##### Records provided
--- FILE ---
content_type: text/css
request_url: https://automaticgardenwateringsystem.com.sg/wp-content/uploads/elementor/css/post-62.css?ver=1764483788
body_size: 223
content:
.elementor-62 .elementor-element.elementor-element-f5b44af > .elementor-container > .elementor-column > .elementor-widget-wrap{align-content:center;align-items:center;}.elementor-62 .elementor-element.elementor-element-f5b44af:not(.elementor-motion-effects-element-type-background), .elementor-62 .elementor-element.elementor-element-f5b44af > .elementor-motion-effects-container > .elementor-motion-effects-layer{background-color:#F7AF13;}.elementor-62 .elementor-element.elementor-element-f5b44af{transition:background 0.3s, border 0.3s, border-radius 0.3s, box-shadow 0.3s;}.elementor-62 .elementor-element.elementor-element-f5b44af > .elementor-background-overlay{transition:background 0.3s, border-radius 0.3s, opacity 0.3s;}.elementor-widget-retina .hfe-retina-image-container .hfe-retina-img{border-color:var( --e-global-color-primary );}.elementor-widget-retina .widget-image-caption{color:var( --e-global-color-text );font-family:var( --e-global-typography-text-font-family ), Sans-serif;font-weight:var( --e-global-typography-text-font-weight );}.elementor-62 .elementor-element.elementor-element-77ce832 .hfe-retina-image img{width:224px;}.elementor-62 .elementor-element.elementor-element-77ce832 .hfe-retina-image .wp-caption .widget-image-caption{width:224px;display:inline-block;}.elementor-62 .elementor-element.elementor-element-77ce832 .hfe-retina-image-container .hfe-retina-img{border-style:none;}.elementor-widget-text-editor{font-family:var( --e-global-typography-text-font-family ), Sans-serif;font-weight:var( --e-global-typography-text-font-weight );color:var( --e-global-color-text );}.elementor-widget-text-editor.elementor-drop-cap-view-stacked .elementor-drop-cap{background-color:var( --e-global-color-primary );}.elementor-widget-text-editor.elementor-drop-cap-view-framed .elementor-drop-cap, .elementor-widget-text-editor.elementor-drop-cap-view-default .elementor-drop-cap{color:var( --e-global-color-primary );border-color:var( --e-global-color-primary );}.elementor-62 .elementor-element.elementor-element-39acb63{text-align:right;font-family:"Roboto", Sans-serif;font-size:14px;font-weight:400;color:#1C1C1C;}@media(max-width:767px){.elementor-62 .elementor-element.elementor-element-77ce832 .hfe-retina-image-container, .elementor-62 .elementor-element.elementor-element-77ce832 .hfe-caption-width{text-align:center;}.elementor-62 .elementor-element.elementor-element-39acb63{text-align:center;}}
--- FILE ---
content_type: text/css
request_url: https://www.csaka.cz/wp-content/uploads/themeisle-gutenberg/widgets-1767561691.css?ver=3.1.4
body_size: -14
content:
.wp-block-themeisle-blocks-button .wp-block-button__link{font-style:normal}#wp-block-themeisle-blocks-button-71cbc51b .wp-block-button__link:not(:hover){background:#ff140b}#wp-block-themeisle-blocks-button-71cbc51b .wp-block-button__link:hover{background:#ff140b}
##########
Work instructions: Check each line of the entries above for the word "uploads". List the ones that have it.

Result of this task:
request_url: https://automaticgardenwateringsystem.com.sg/wp-content/uploads/elementor/css/post-62.css?ver=1764483788
request_url: https://www.csaka.cz/wp-content/uploads/themeisle-gutenberg/widgets-1767561691.css?ver=3.1.4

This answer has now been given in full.